● Énoncé écrit 1
D'après le document source sur Lyon au 19e siècle, combien d'expositions compte le programme proposé par les institutions culturelles de la ville ?
● Énoncé écrit 2
Poursuivez le texte sur l'exposition consacrée à Lyon au 19e siècle à partir de sa dernière phrase.

------ Document source ------

C'est par cette phrase lapidaire que l'historien Hippolyte Taine résuma la ville de Lyon au 19e siècle. C'est pour aller contre ce type de visions faussées que l'universitaire Pierre Vaisse a accepté le commissariat général d'une grande expo sur Lyon au 19e siècle, souhaitée par l'adjoint à la culture de Lyon Patrice Béghain. "Lyon n'était pas que cette ville brumeuse, nauséabonde et grisâtre dépeinte par les voyageurs de cette époque, mais une cité active, ouverte sur le monde et à la pointe du progrès" assure Pierre Vaisse. "Il y a, à cette époque, un mouvement intérieur d'intelligence, de création collective qui porte la cité en avant" souligne Patrice Béghain qui, par cet événement, a voulu "lancer une démarche politique d'investigation sur les ressources de notre ville". La plupart des institutions culturelles de la ville se mobilisent et proposent un programme riche de 18 expositions, 34 conférences, 7 spectacles, des événements festifs et des visites guidées. A partir de mi-avril, le musée des Beaux-Arts proposera une grande exposition sur l'école lyonnaise de peinture fondue dans la peinture française et européenne. Pour l'occasion le MOMA de New-York prête un Picasso de 1906 qui fut présenté à l'exposition universelle de Lyon en 1914. Le musée Gadagne, qui rouvrira alors ses salles d'expositions temporaires, présentera le développement urbanistique de la ville, son rayonnement au travers des missionnaires lyonnais et les trois Expositions universelles de Lyon. Mais dès maintenant, printemps oblige, le Jardin botanique propose un itinéraire de découverte autour des 40 000 variétés de légumes, fruits et fleurs qui furent créés à Lyon au 19e et transforme l'Orangerie du Parc de la Tête d'Or en salon horticole d'époque.

------ Segment de données ------

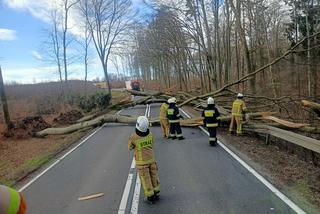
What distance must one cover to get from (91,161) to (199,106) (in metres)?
11.9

------

● Résultat 1
18 expositions.

● Résultat 2
L'esprit d'un siècle, Lyon 1800-1914, de mi-avril à mi-juillet 2007.
Une question à Frédéric Pautz, directeur du Jardin botanique de Lyon
"Lyon exportait des plantes dans le monde entier"
Lyon Capitale : En quoi Lyon était-elle une capitale de l'horticulture au 19e siècle ?
On a découvert cela grâce à un programme de recherche mené depuis trois ans avec le CNRS, qui nous a plongé dans les fonds anciens du jardin botanique, vieux de 200 ans, et de nombreux documents. Au 19e siècle, Lyon exportait des plantes à travers le monde entier. Un tiers des roses créées au monde étaient obtenues à Lyon ! Le dalhia collerette a été inventé au parc de la Tête d'Or. Le premier nénuphar géant, le Victoria Regia, a été introduit à Lyon, dans une serre spécialement créée pour l'occasion, où il a fleuri pour la première fois !
Quand, à la fin du 19e, de nombreux aristocrates vont sur la Côte d'Azur se faire bâtir leur maison, les horticulteurs lyonnais proposent leurs services pour fleurir leurs jardins. C'est ainsi que le fameux "œillet de Nice" est né à Lyon, inventé par la famille Crozy, qui s'est ensuite installée à Hyères. Les rosiéristes lyonnais sont encore aujourd'hui les plus grands obtenteurs de roses (Guillot, Pernet-Duchez), de même que la famille Rivière, venue de Caluire, est un grand obtenteur de pivoines. A la fin du 19e, on comptait 350 horticulteurs dans la région lyonnaise ; la moitié des expositions universelles de l'époque était consacrée à l'horticulture.
En tout, près de 40 000 espèces de fleurs, fruits et légumes ont été créés à Lyon au 19e. Par exemple, l'un des poireaux les plus vendus en France - le bleu de Solaize - vient de la région lyonnaise, de même que la cerise Burlat, qui a été créée à Lyon !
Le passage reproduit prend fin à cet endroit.